> **Objective**
Reproduce verbatim every line from the one containing "Which applies to" through the last of these lines, inclusive. Omit the pictures from the output.

> **Input material**
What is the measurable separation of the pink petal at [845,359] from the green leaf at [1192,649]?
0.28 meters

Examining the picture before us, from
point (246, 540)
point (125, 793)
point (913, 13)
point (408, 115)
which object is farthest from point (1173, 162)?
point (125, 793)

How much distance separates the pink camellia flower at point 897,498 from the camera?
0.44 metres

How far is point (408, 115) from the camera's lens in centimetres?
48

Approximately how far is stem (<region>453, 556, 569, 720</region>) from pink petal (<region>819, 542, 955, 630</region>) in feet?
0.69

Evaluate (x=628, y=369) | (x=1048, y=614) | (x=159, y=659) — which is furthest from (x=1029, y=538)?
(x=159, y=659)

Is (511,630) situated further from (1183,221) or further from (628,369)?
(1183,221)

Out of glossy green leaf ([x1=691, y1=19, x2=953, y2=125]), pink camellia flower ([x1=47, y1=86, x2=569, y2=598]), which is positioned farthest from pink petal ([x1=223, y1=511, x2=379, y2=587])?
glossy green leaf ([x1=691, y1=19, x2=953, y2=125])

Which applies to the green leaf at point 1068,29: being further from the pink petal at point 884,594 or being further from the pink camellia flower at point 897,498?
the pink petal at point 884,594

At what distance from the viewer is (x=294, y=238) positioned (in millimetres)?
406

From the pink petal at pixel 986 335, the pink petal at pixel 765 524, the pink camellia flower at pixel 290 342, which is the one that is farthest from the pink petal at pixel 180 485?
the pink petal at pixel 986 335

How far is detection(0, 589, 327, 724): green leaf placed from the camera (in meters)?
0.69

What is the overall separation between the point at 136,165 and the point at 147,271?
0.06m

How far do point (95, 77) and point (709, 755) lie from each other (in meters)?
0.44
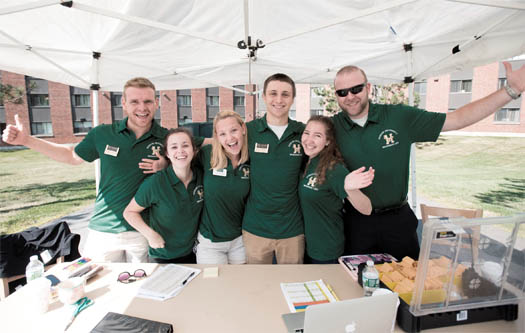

> **Task solution**
Which applies to the green leaf at point 1068,29: being further from the pink petal at point 884,594 or being further from the pink camellia flower at point 897,498?
the pink petal at point 884,594

At what distance from the viewer is (x=294, y=238) positioned (in millimetres)?
406

From the pink petal at pixel 986 335, the pink petal at pixel 765 524, the pink camellia flower at pixel 290 342, which is the one that is farthest from the pink petal at pixel 180 485?
the pink petal at pixel 986 335

How far is detection(0, 589, 327, 724): green leaf placed from the camera (in meters)?
0.69

What is the overall separation between the point at 136,165 and the point at 147,271?
0.06m

How far do point (95, 77) and point (709, 755) lie from each other (in meters)?
0.44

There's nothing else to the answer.